If 1 in 1,000 generations will randomly produce memorized CSAM that slipped into...

dns_snek · on Feb 22, 2024

Do you have an example? I've never heard of anyone accidentally generating CSAM, with any model. "1 in 1,000" is just an obviously bogus probability, there must have been billions of images generated using hundreds of different models.

Besides, and this is a serious question, what's the harm of a model accidentally generating CSAM? If you weren't intending to generate these images then you would just discard the output, no harm done.

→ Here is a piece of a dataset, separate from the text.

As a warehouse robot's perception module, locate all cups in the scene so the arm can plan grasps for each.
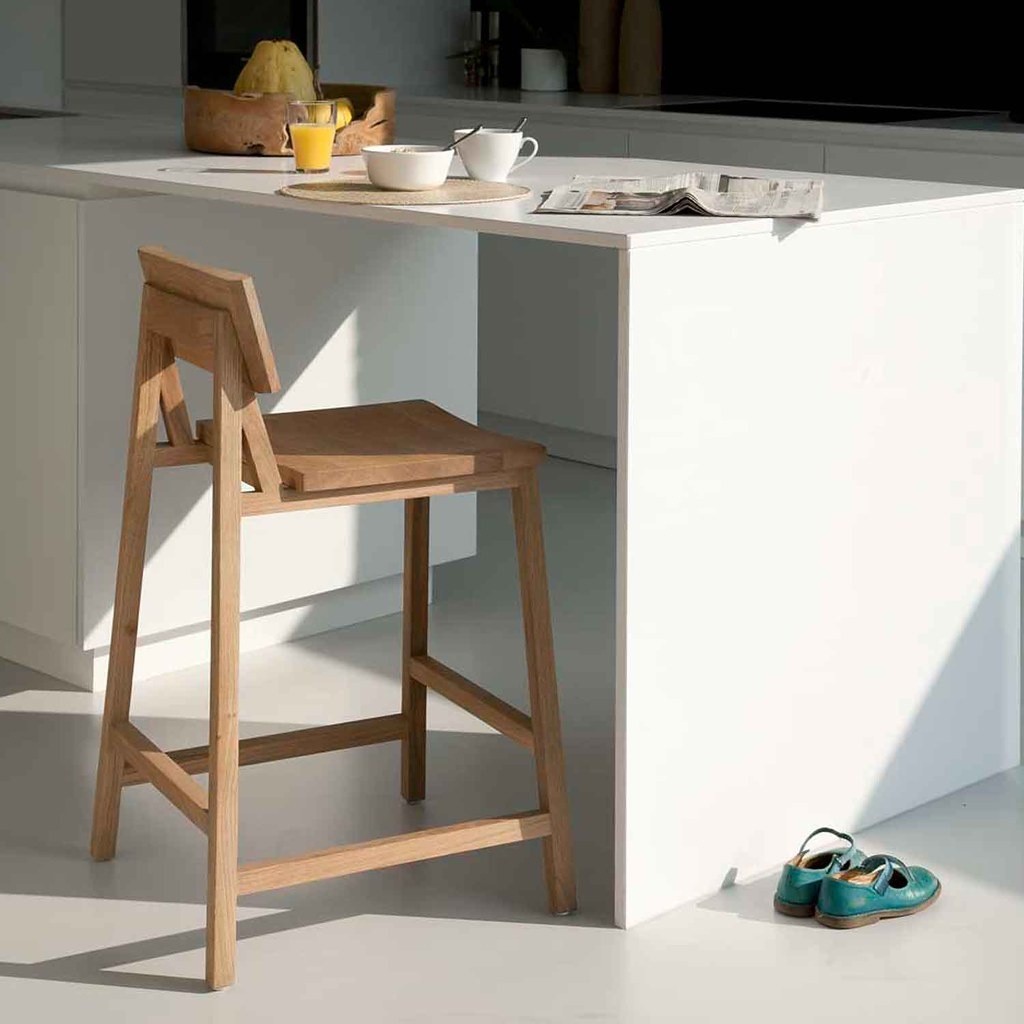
[287,101,336,174]
[454,129,537,180]
[522,48,568,91]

Nobody is forcing you to use a model that might accidentally offend you with its output. You can try "aligning" it, but you'll just end up with Google Gemini style "Sorry I can't generate pictures of white people".

causal · on Feb 22, 2024

Earlier datasets used by SD were likely contaminated with CSAM[0]. It was unlikely to have been significant enough to result in memorized images, but checking the safety of models increases that confidence.

And yeah I think we should care, for a lot of reasons, but a big one is just trying to stay well within the law.

[0] https://www.404media.co/laion-datasets-removed-stanford-csam...

astrange · on Feb 22, 2024

SD always removed enough nsfw material that this probably never made it in there.

7moritz7 · on Feb 22, 2024

Then you know almost nothing about the SD 1.5 ecosystem apparently. I've finetuned multiple models myself and it's nearly impossible to get rid of the child-bias in anime-derived models (which applies to 90 % of character focussed models) including nsfw ones. Took me like 30 attempts to get somewhere reasonable and it's still noticeable.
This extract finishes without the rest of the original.